Doctor Who #602: Terminus Part 2

"Are you doctors?" "Baggage handlers. We just receive and pass on."
TECHNICAL SPECS: First aired Feb.16 1983.

IN THIS ONE... We meet Terminus' Nordic denizens and Nyssa famously drops her skirt.

REVIEW: Is it me or is there an anti-epic streak in the Black Guardian trilogy? On the one hand we have people stealing the secret of immortality from the Time Lords (in the previous story) and a space station at the dead center of the universe (in this one), and on the other, a story where all the villains want to do is commit suicide, and at the center of the universe, a dark empty shaft. These slight disappointments go hand in hand with the Black Guardian's ineffectual posturing, I suppose. Happily, he's not in this episode. Instead, we're introduced to the Vanir, armored soldiers who ferry to Lazars to a wolf-like minotaur substitute called the Garm, the plague victims never to be seen again. Terminus is less a hospital than a waste disposal station, it seems. Once again, there's some very interesting production design on display. The Vanir's Norse-sounding names and dependence on "hydromel" justifies armor that includes a Viking-like face plate, while their being ferriers of the dead inspires a cross between skeletons and Egyptian scarabs. Shame about the noisome clacking. The Garm, big ol' mascot though he is, has a cool-looking tunic as well. We don't know what's going on yet, but enough is revealed and enough is kept a mystery to keep us going.

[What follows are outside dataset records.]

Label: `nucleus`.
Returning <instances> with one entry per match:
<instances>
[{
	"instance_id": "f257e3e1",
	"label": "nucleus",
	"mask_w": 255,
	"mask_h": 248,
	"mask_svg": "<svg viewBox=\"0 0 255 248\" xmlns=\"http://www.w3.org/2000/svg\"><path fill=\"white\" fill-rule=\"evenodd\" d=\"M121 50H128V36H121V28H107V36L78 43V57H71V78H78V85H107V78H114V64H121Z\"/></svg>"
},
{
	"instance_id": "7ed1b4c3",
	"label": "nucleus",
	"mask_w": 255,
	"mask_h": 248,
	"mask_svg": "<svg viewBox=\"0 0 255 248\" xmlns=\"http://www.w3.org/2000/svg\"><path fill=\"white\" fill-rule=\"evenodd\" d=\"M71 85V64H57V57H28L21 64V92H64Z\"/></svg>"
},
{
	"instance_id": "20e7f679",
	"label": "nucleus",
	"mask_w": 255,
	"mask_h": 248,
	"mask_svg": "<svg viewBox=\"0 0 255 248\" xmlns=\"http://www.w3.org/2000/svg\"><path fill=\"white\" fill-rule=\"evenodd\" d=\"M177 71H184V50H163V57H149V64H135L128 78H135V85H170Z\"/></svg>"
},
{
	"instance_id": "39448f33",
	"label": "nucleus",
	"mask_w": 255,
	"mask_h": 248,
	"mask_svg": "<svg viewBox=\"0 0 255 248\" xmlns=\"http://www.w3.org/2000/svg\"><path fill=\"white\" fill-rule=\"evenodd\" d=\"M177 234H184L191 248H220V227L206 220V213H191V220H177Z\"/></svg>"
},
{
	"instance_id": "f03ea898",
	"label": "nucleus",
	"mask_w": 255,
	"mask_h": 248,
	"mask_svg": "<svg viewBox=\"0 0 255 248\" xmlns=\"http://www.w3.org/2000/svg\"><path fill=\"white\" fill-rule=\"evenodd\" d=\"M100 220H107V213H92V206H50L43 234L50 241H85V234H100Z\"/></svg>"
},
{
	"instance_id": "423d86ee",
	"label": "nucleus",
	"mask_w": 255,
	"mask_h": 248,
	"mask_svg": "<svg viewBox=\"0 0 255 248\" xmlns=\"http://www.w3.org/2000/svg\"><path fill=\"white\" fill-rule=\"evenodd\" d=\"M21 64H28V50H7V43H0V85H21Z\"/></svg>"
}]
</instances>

As the action began on a plague ship, a companion or two were bound to catch Lazar's disease. Given the amount of contact each had with the lepers themselves, it's surprising Nyssa should be the one, and last of her kind too. Tsk tsk. Turlough professes illness too, but he's probably just whining. It's Tegan who should be sick at this point, so many 20th-century humans have some immunity? Hey, the heroes need to find a cure before the end, right? Might be why T&T (TNT? I like that, it describes Tegan and Turlough's relationship pretty well) are cut off from the Doctor and unable to rejoin him. Shot on film, with mood lighting and sound, their scenes have a taut realism going for them, but do divorce the duo from the plot, which is too bad.

And no review of this episode would be complete without a dissection of THE moment of the season: Nyssa casually dropping her skirt when she gets too hot from the fever. In the context of the "becoming a woman" arc that's been building all season, the Doctor finding her bloody skirt might make attentive audiences squirm a bit. On a purely functional level, the skirt is a crucial clue and the blood so many breadcrumbs to follow, but I wonder if director Mary Ridge didn't mean it to be more significant. Nyssa gets a little more attention than most Lazars (it's probably just because she's the only one with lines... sorry if everything sounds like a double entendre from now on), so we can discover more about Terminus than we otherwise might. Though sick, she still manages to put a fighting move on one of the Vanir (truthfully, fight choreography is one of this era's great weaknesses), and then gets thrown in with the other lepers, a sad image. After Adric, were audiences of the day concerned another companion would bite the dust?

VERSIONS: The CGI option's model shots add so much SCALE that was missing from the transmitted serial! Terminus is enormous compared to the plague ship, which itself was huge compared to the raider. The ship's design was changed somewhat, but keeps its bulbous shape, adding one of those plague skulls to the hull. A new wireframe model was built for the shot of the ship's map. Even the interior shaft of Terminus was rebuilt, giving it more depth and texture.

REWATCHABILITY: Medium - Famous moment or not, we're still waiting for something important to be revealed or to happen. TNT playing Ripley in the duct system without any Alien to come after them is particularly wasteful.